Con cierto sentido del decoro, el conde ordenó que «no utilicemos el dormitorio ni el cuarto de estar de Su Majestad la emperatriz»[798]. Sin embargo, una noche, todo el espléndido edificio creado por Cixí con tanto amor a lo largo de muchos años quedó completamente arrasado. La causa fue un incendio provocado por una gran cocina de hierro que habían instalado los alemanes en la despensa. La destrucción fue desgarradora para Cixí, pero hubo algún consuelo: los daños sufridos por los palacios y por Pekín en su conjunto acabaron siendo mucho menos graves de lo que se temía, cosa que agradeció. A los habitantes del lugar les sorprendió tanto que achacaron el mérito a una cortesana, que aseguró que había convencido al conde Von Waldersee con sus zalamerías en la cama. La mujer, «Más bella que la flor dorada», había ido a Berlín acompañando como consorte a su marido cuando este era embajador de China, en la década de 1880. A su vuelta, y después de que el marido falleciera, ella había reanudado su antigua profesión. Durante la ocupación aliada empleó su pasado y el escaso alemán que había aprendido y consiguió tener gran éxito entre los oficiales alemanes, con quienes se la veía a menudo montando a caballo por las calles de Pekín. Convenció a los de su círculo de que la llevaran al Palacio de Verano, a las habitaciones del conde Von Waldersee, con la esperanza de que se lo presentaran o de, al menos, captar su atención. No está claro si lo logró o no. Pero su afirmación de que había «salvado al pueblo de Pekín» seduciendo al mariscal alemán prendió en la imaginación sentimental popular, y «Más bella que la flor dorada» se convirtió en un nombre conocido, que pasó a la historia, en opinión de muchos, como una especie de heroína trágica[799](46).

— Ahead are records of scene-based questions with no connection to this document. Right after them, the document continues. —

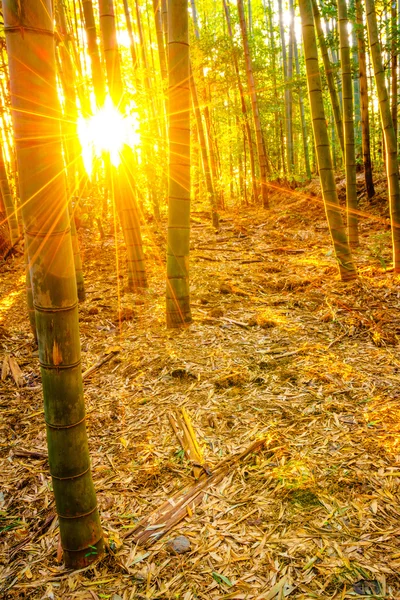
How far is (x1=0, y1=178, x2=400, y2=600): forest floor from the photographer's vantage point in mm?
1620

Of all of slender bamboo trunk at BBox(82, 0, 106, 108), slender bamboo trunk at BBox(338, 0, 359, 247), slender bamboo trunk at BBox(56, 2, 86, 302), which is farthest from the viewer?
slender bamboo trunk at BBox(338, 0, 359, 247)

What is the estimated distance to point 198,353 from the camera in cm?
359

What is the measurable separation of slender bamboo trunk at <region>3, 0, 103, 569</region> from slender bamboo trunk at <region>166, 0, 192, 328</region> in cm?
246

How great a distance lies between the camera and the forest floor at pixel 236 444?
1.62m

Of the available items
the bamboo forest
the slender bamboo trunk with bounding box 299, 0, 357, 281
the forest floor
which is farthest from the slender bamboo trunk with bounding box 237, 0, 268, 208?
the forest floor

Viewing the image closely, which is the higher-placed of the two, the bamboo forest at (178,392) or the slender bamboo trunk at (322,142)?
the slender bamboo trunk at (322,142)

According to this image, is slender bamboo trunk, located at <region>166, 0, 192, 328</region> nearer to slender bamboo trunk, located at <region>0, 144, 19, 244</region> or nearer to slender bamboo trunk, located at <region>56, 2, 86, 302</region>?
slender bamboo trunk, located at <region>56, 2, 86, 302</region>

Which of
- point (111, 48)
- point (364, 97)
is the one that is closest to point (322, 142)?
point (111, 48)

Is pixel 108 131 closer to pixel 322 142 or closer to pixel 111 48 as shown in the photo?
pixel 111 48

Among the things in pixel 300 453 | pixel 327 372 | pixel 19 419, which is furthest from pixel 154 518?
pixel 327 372

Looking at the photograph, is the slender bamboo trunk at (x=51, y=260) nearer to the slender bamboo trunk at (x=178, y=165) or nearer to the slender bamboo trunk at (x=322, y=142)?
the slender bamboo trunk at (x=178, y=165)

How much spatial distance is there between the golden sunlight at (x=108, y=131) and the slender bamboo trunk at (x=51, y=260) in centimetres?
373

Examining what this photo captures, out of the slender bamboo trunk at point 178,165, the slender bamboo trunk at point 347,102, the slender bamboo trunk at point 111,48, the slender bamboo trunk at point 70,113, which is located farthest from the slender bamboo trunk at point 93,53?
the slender bamboo trunk at point 347,102

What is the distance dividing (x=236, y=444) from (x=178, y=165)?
2.58 metres
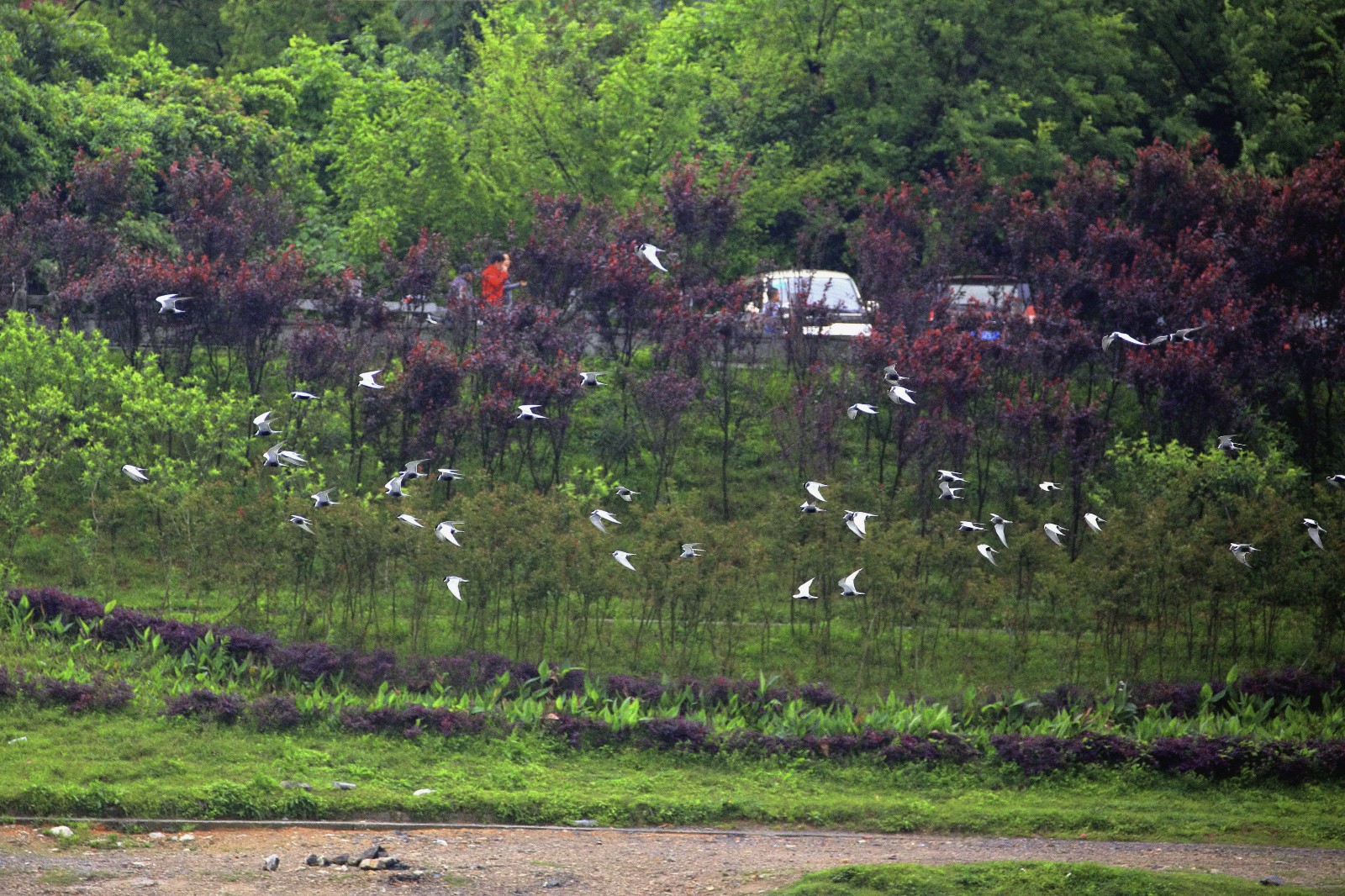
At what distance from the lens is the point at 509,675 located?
1301 centimetres

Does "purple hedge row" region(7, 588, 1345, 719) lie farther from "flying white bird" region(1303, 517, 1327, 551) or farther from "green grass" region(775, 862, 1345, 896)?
"green grass" region(775, 862, 1345, 896)

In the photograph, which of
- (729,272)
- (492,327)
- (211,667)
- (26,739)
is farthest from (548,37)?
(26,739)

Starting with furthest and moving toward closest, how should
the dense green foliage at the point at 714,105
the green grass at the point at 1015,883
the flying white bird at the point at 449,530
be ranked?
the dense green foliage at the point at 714,105
the flying white bird at the point at 449,530
the green grass at the point at 1015,883

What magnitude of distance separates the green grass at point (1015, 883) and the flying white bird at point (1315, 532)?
521 centimetres

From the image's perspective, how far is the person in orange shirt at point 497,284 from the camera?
19.4 metres

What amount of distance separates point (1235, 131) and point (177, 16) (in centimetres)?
1960

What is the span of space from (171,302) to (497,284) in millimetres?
4789

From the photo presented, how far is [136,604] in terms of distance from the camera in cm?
1510

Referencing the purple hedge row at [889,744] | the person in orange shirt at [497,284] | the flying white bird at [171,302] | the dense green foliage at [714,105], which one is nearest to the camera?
the purple hedge row at [889,744]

El Protocolo Bóxer, el documento que puso fin a la guerra, no se firmó hasta el 7 de septiembre de 1901, un año después de que los aliados entraran en Pekín. Los representantes chinos, el príncipe Ching y el conde Li, no negociaron mucho, sino que esperaron a que las potencias se pusieran de acuerdo sobre lo que iban a exigir a China.
Decidieron no pedir a Cixí responsabilidades por las atrocidades cometidas por los bóxers. En cambio, nombraron como principal culpable al príncipe Duan, el padre del heredero y principal patrocinador de los rebeldes, y le condenaron a muerte, con la condición de que el trono, si lo deseaba, podía perdonarle la vida con la justificación de que era un miembro importante de la familia real. Le enviaron a Xinjiang a cumplir cadena perpetua. Se dictaron condenas de muerte incondicionales para seis nobles y funcionarios, y a otros se los castigó de distintas maneras. El trono envió representantes a Alemania y Japón para expresar sus «remordimientos» por el asesinato de sus diplomáticos. Los Fuertes de Dagu fueron desmantelados. Y se prohibió por ley crear sociedades xenófobas e incorporarse a ellas.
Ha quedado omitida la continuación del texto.